-------- Bereitgestellter Auszug --------
Die prähistorische Evolution... Circa 22.000 bis 17.000 Jahren vor heute

Solutréen

Das Solutréen ist eine eigenständige Kulturstufe des Jungpaläolithikums, die im 19. Jahrhundert von Édouard A. Lartet und Henry Christy auf dem Fundplatz Solutré identifiziert wurde. Dieser Fundplatz liegt in Frankreich in der Region der Saône und der Loire. Im Solutréen, das vor etwa 22.000 Jahren begann, wurden vermehrt Blatt- und Kerbspitzen hergestellt. Diese Zeit markiert den Höhepunkt der Kunst des Blattspitzenschlagens, wobei Artefakte von bis zu 40 cm Länge hergestellt wurden, die in dieser Form danach nicht mehr zu finden waren. Regionale Gruppen im Solutréen können anhand ihrer unterschiedlichen Blattspitzentypen identifiziert werden, die sich in ihrer Form (lorbeer-, buchen- oder weidenblattförmig) und ihrer Basis unterscheiden. Es wird vermutet, dass diese Blatt– und Kerbspitzen als Speerspitzen verwendet wurden und somit der Jagd dienten. Besonders das Ren wurde während des Solutréens auffällig häufig gejagt. Klimatisch gesehen war das Solutréen von einem glazialen Maximum geprägt, dem Höhepunkt der Eiszeit. Diese Periode endete vor etwa 17.000 Jahren.

Blattspitze des Solutréens
Paläolithikum 3

Die Kunst des Solutréen

Meisterwerke aus Stein und Knochen

Illustration © OpticalArtInc

Die Kunst des Solutréen zeichnet sich durch zwei wesentliche Merkmale aus: Ornamentik und Relief.
--------
▸ Zu erledigende Aufgaben:
• A. Beantworten Sie anhand des Textes über das Solutréen diese Fragen:
(i) Vor wie vielen Jahren begann das Solutréen ungefähr?
(ii) Welches Tier wurde während des Solutréens auffällig häufig gejagt?
(iii) Durch welche zwei Merkmale zeichnet sich die Kunst des Solutréen aus?
• B. Führen Sie den Text über das Solutréen nach seinem letzten Satz fort.
-------- Einträge im Datensatz --------
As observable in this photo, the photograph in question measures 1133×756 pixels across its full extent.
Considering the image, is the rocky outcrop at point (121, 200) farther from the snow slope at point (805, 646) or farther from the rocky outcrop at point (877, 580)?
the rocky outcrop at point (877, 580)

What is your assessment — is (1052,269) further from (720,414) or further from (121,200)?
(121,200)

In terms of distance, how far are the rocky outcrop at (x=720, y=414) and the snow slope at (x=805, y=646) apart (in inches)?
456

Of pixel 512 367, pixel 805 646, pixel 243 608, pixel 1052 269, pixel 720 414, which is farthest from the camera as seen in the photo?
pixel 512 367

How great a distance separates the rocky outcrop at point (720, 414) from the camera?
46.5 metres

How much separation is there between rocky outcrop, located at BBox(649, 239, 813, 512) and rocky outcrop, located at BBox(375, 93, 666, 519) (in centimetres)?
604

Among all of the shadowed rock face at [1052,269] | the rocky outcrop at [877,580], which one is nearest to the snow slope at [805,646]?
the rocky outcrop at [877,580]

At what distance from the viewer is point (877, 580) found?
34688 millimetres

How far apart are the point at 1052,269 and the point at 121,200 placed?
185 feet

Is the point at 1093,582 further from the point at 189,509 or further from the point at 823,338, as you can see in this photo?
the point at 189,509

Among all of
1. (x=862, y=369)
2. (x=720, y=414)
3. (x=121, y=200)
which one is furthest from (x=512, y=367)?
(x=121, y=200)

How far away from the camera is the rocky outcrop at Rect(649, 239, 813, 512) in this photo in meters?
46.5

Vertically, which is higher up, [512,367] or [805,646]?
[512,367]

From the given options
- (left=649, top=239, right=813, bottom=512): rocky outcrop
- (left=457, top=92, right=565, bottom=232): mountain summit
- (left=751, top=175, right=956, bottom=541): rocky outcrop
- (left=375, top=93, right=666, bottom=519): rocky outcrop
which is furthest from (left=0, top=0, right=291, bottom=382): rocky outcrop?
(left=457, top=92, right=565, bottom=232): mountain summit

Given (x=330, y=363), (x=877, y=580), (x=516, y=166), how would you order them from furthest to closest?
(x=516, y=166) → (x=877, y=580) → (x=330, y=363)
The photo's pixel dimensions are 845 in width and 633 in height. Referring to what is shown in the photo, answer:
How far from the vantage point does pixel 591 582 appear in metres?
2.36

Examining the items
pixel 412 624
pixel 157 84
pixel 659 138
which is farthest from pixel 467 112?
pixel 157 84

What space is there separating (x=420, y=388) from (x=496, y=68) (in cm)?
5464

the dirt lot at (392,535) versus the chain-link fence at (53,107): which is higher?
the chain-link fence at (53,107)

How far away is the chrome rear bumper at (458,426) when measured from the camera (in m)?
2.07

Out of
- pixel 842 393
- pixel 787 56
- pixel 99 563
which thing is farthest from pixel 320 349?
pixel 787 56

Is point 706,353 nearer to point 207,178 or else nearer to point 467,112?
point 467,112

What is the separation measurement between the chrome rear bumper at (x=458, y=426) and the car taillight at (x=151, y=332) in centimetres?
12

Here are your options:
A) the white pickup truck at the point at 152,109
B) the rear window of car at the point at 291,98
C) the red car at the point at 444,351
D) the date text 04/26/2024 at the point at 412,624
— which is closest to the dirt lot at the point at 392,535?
--------
▸ Die Antworten:
• A.
(i) Vor etwa 22.000 Jahren.
(ii) Das Ren.
(iii) Durch Ornamentik und Relief.

• B.
Das „technische Ornament“ des Solutréen ist ein herausragendes Merkmal, da es nicht an organische Vorbilder gebunden ist, sondern sich auf menschliche Tätigkeiten und Erzeugnisse bezieht. Dazu gehören Schnitzen, Bohren, Kerben, Drehen, Binden und Flechten. Die Strukturen und Formen, die aus diesen Tätigkeiten entstehen, dienten als Vorlagen für die Gestaltung verschiedener Gegenstände. Ein wichtiger Schritt bestand darin, dass diese Techniken auf andere Gegenstände übertragen wurden, auch wenn sie dort eigentlich nicht technisch bedingt waren. 

Mit der Zeit entwickelte sich dieses Prinzip weiter, wodurch komplexe Ornamente entstanden, die verschiedene Motive miteinander kombinierten. Ein bemerkenswertes Beispiel für das Reliefkunst im Solutréen ist das Relieffries von Roc-de-Sers, auf dem Pferde und Steinböcke in natürlichen Proportionen dargestellt sind. Dieses Kunstwerk zählt zu den bedeutendsten Zeugnissen der Reliefkunst aus dieser Zeit. Ähnliche Darstellungen sind auch von der Fundstelle Le Fourneau du Diable bekannt und verdienen ebenfalls Aufmerksamkeit.

Foto: Don Hitchcock 2014 Quelle: Original, Musée d'Archeologie Nationale et Domaine, St-Germain-en-Laye

Zeitliche Einordnung und regionale Verbreitung des Solutréens...

Die epochale Phase des Solutréens, die vor etwa 21.000 Jahren begann, markiert eine bemerkenswerte Abkehr vom vorherigen Gravettien, ohne dass ein sanfter Übergang erkennbar wäre. Die frühesten Schichten und datierten Felszeichnungen des Solutréens wurden hauptsächlich im Ardèche-Tal und im Périgord (Frankreich) entdeckt, was seine primäre Verbreitung bezeugt. Es gab auch Hinweise auf das Vorhandensein dieser Kultur in Kantabrien (Nordspanien), entlang der spanischen Mittelmeerküste nahe Valencia und in Portugal.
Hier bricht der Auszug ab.